◆ **Source excerpt**:
December 30th, 2010

A script to backup FreeBSD jails offsite

I always had very little time to spend in scripting, but the need to have a “near-online” offsite backup for configuration files and data of several jails consolidated on a single FreeBSD host forced me to build this simple solution.

At first, I wrote a couple of rows to target a single specific need of mine but then, surprisingly, I was able to clean up the code so much to make it useful for a bit wider range of scenarios. Thus I think this little work might be useful for someone out there.

The idea of using rsync(1) to remotely backup data is not new… the only value added this solution brings is to make it as simple as possible. Anyone can use it to selectively backup configuration files and data on a per-jail basis.
Basically, now the “jailback” script leverage on the periodic(8) utility to build and maintain via SSH a remote copy of a set of selected folders for each jail (a jail administrator list them in the .jailback configuration file, in the root of the jail).

The advantages of using this script instead of a comprehensive data backup product (such as Amanda or Bacula):

  • No need to setup, configure and maintain any backup agent on each jail.
  • It has very little dependancies from code external to the base system (only rsync needs to be installed, and only on the host systems, not on every jail).
  • This script is able to read the ezjail configuration file, thus barely integrating in your existing jail management framework.

Other important features, not exclusive of this solution:

  • All data transfer between the source host and the backup server are encrypted.
  • The amount of bandwidth required to keep synchronized the offsite copy is minimal, since rsync is able to transfer only the bits changed from the latest backup.

I creatively named this solution “jailback”. Here you can download the two files you need to give it a try:

230.jailback
You need to put this shell script  into /usr/local/etc/periodic/daily. When done, you’ll able to activate and customize the behavior of the script by defining the following variables in periodic.conf(5):

daily_jailback_enable (self-explanatory)

daily_jailback_dstdir
By default, all data is saved in a directory whose name is set to the hostname of the source machine, under /var/backups/ on the destination host. This variable enables you to specify a different folder name).

daily_jailback_srcdir
If ezjail(5) is installed on source host, by default the value of ${ezjail_jaildir} from the file ezjail.conf is used (then, it defaults to the folder /usr/jails). This variables allows you to specify the folder in which all your jails reside (symlinks are allowed).

daily_jailback_port
By default the script use the standard SSH port (TCP 22). If your backup server is only reachable on another port you can specify it here.

.jailback
You need to place this file in the root of each jail. In this way, if you delegate to other people the management of each single jail, they will be able to define what needs to be backed up without annoying you.


Notes

To have this method working, remember to test that you have the SSH daemon running on the backup host, to be able to reach it from the systems backed up and to have the key authentication method working correctly between the two.

It’s also desirable to protect data on the backup host with some sort of disk encryption method. Often this machine is located several kilometers away in a site without the same level of physical protection the main site has.

◆ **Supplied entries**:
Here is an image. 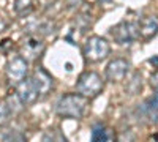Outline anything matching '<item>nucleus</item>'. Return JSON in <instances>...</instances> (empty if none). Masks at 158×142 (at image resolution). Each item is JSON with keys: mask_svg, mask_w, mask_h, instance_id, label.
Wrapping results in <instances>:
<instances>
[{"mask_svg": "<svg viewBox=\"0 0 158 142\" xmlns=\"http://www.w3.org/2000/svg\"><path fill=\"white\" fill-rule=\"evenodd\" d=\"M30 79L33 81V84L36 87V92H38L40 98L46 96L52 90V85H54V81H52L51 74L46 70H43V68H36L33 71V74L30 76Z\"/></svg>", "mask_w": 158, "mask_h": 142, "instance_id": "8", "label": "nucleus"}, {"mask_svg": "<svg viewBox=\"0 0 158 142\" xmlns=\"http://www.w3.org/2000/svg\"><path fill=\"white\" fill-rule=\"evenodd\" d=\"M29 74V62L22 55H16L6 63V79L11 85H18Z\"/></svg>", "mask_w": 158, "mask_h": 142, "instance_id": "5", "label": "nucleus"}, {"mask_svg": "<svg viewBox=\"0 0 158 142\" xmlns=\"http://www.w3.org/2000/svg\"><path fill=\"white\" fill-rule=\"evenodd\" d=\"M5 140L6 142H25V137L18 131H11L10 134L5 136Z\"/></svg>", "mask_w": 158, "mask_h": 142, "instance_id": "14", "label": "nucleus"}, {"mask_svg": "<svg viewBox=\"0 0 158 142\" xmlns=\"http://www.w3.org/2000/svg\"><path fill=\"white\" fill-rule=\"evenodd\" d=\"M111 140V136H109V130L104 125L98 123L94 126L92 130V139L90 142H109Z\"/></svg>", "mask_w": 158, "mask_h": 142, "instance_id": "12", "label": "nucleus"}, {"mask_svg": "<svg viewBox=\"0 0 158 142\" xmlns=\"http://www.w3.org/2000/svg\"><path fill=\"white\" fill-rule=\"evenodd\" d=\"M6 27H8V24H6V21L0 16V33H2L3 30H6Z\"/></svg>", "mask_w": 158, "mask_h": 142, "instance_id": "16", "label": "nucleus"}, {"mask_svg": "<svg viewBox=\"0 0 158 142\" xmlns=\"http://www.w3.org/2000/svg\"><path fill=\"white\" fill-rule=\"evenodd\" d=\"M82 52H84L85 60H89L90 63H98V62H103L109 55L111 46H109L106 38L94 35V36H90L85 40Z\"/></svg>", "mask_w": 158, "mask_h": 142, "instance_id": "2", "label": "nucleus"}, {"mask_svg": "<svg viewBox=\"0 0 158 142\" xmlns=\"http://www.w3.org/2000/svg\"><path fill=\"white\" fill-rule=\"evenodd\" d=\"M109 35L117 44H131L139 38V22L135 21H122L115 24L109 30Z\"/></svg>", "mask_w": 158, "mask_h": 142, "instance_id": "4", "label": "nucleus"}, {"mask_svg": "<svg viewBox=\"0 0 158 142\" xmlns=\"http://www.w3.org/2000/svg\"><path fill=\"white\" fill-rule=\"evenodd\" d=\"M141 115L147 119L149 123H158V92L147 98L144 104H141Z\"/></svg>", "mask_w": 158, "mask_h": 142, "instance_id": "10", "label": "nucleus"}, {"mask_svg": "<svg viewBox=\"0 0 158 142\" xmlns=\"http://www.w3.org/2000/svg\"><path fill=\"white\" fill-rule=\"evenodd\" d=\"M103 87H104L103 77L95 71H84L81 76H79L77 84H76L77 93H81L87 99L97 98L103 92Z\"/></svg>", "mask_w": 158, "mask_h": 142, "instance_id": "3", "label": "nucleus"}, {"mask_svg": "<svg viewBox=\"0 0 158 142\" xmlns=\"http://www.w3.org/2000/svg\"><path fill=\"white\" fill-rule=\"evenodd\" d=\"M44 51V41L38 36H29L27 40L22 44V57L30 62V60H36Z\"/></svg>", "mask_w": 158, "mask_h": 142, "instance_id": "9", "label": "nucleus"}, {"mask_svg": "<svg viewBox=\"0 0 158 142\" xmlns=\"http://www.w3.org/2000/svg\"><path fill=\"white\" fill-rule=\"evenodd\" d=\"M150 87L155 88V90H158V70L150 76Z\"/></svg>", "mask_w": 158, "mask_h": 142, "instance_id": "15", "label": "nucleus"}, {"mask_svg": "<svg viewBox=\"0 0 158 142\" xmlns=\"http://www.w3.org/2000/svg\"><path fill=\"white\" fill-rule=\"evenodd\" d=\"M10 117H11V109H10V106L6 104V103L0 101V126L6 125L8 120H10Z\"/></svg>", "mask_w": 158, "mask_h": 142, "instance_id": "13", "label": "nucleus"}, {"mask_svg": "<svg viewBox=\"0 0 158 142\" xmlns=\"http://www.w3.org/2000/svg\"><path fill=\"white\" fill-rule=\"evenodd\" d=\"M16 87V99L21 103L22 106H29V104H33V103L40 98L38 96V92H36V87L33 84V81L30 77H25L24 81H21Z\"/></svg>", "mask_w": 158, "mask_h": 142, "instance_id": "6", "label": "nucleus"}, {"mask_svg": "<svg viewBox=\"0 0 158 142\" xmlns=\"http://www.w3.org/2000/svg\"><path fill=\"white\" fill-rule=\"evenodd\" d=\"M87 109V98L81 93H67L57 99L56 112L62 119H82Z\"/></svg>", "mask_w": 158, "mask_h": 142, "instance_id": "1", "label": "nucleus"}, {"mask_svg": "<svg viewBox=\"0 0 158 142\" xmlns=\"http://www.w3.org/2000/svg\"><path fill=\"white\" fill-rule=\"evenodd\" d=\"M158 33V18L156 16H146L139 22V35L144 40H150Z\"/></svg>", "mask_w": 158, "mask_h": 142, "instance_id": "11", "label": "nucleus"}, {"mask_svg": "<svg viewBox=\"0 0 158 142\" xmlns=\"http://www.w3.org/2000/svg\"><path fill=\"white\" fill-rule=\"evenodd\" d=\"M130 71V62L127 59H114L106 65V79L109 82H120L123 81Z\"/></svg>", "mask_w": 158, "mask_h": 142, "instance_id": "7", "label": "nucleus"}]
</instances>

---

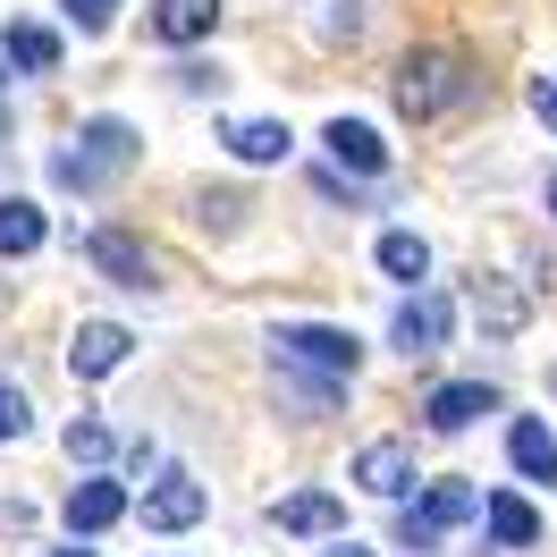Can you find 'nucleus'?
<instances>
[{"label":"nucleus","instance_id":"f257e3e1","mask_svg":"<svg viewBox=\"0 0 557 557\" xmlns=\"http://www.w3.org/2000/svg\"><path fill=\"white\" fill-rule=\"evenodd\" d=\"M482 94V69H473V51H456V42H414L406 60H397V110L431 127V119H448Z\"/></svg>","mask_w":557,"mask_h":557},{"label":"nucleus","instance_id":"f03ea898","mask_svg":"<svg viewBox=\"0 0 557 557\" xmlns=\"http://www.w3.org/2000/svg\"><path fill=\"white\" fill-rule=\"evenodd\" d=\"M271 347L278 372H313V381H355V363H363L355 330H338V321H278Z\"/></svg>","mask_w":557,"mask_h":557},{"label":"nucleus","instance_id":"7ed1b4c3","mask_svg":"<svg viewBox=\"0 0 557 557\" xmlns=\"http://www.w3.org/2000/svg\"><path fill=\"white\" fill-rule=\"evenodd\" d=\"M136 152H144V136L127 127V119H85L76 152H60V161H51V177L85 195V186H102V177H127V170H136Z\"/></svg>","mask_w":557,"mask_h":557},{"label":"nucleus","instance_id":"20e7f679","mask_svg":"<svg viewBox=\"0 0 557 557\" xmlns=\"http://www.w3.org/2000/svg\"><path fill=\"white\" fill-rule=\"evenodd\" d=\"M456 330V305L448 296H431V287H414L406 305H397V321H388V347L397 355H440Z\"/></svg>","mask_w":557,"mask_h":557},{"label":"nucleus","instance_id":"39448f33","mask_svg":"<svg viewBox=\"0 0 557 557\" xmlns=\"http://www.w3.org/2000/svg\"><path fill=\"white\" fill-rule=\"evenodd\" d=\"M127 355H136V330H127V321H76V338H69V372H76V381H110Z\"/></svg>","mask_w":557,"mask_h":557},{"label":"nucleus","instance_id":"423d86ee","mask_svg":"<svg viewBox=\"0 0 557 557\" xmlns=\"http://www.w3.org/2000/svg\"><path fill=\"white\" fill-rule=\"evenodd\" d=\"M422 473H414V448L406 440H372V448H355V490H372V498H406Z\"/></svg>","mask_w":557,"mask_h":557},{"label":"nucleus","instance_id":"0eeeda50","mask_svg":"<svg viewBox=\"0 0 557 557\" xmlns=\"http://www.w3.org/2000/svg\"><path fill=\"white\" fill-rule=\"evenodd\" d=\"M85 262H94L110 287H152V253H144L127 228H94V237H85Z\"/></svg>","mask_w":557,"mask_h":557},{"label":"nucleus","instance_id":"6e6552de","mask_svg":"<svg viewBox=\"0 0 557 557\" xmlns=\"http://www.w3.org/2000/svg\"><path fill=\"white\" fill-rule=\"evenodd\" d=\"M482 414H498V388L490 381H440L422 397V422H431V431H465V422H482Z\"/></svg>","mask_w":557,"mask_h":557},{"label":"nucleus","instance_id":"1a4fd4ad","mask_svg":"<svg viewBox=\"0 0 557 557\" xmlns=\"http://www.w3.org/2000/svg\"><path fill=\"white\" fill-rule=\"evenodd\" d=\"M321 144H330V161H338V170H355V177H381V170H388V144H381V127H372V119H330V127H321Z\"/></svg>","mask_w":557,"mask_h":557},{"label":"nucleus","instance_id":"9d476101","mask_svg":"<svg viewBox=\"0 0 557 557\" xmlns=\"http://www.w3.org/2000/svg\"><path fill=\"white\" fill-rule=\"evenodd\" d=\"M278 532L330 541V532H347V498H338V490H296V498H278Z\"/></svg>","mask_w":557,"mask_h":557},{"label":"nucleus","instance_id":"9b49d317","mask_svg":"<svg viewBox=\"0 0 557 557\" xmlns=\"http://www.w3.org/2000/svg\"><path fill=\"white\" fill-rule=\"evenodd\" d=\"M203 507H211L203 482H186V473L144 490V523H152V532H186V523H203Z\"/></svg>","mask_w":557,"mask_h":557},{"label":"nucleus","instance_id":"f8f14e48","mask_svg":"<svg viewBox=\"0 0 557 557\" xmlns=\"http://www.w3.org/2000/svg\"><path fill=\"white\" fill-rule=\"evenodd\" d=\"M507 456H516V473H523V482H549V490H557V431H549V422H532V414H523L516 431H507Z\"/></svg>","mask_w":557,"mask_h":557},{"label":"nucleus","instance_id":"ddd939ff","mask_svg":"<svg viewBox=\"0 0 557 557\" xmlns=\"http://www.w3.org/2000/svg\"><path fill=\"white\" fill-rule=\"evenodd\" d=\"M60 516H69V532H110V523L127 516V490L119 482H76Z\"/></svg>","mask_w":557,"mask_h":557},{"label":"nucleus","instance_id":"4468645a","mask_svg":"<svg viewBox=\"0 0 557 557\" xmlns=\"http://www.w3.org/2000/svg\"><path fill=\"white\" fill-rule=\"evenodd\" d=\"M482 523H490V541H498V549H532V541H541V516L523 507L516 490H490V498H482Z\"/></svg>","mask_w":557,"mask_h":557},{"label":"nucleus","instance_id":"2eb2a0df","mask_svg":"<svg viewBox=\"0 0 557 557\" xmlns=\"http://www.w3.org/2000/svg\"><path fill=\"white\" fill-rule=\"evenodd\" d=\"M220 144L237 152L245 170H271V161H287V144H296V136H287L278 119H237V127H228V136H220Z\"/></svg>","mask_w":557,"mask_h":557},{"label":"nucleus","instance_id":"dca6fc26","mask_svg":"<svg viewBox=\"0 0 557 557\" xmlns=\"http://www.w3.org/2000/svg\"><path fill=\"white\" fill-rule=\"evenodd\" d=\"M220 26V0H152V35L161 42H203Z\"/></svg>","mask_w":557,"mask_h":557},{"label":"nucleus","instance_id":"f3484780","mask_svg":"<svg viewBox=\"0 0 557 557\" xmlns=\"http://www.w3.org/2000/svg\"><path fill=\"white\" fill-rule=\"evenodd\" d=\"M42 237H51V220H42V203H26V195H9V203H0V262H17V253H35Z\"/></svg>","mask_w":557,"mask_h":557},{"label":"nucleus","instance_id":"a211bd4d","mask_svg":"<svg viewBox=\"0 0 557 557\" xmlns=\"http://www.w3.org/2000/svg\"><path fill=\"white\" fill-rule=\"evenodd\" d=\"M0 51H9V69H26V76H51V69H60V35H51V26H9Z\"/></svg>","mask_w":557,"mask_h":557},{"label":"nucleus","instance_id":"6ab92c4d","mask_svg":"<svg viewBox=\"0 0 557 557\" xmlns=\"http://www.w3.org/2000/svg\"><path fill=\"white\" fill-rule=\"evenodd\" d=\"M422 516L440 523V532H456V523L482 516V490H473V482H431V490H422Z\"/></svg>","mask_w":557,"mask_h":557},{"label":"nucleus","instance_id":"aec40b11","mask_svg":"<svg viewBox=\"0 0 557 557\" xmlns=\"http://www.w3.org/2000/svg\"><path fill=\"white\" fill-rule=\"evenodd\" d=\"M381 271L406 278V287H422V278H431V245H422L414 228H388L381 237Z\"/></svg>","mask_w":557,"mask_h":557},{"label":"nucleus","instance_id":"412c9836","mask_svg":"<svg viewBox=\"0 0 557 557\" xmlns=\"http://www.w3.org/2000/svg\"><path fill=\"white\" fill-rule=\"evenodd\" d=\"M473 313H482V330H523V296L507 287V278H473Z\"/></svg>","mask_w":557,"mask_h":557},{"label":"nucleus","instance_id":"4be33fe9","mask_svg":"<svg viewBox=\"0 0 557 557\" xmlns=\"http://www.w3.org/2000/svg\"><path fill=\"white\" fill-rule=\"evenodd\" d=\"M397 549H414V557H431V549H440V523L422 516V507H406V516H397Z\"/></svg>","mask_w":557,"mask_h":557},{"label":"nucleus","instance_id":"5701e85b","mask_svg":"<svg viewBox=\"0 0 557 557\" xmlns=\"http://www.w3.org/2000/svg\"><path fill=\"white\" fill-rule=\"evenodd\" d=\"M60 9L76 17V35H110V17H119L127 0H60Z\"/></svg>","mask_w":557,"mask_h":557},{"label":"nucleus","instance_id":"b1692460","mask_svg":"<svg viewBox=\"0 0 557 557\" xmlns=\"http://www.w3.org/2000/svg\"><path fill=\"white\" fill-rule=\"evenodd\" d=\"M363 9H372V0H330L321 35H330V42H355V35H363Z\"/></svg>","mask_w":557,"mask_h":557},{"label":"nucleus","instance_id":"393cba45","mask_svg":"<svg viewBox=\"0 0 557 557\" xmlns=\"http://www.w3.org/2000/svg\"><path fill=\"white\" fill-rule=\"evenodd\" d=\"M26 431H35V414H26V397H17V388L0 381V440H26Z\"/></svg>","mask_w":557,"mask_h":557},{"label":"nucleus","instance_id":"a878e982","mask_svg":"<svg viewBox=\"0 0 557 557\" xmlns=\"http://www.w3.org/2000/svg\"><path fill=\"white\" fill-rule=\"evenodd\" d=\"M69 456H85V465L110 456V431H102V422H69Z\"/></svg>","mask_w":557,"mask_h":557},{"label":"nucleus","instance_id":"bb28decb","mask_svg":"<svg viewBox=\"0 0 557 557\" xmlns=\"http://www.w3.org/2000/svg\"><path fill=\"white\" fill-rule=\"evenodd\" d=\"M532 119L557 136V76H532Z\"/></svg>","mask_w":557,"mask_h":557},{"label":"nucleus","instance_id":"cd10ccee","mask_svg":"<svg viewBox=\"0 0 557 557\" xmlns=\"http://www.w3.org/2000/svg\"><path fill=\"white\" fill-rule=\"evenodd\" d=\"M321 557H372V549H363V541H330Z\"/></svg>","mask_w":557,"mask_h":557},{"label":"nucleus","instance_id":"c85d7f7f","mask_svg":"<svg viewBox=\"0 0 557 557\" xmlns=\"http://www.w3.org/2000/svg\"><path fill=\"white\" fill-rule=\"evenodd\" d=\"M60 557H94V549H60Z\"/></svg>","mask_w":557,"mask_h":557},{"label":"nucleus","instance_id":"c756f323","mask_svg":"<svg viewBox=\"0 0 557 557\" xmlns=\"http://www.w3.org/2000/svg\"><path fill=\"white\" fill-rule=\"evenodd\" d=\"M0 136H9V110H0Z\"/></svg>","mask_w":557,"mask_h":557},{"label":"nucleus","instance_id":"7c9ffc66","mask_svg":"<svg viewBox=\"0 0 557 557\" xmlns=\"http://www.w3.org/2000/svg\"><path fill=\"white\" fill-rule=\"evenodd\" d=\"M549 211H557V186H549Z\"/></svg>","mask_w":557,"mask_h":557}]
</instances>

◆ **Objective**: According to the jailback post, where does the .jailback file go? These lines have no connection to the jailback post.

◆ **Output of the exercise**: In the root of each jail.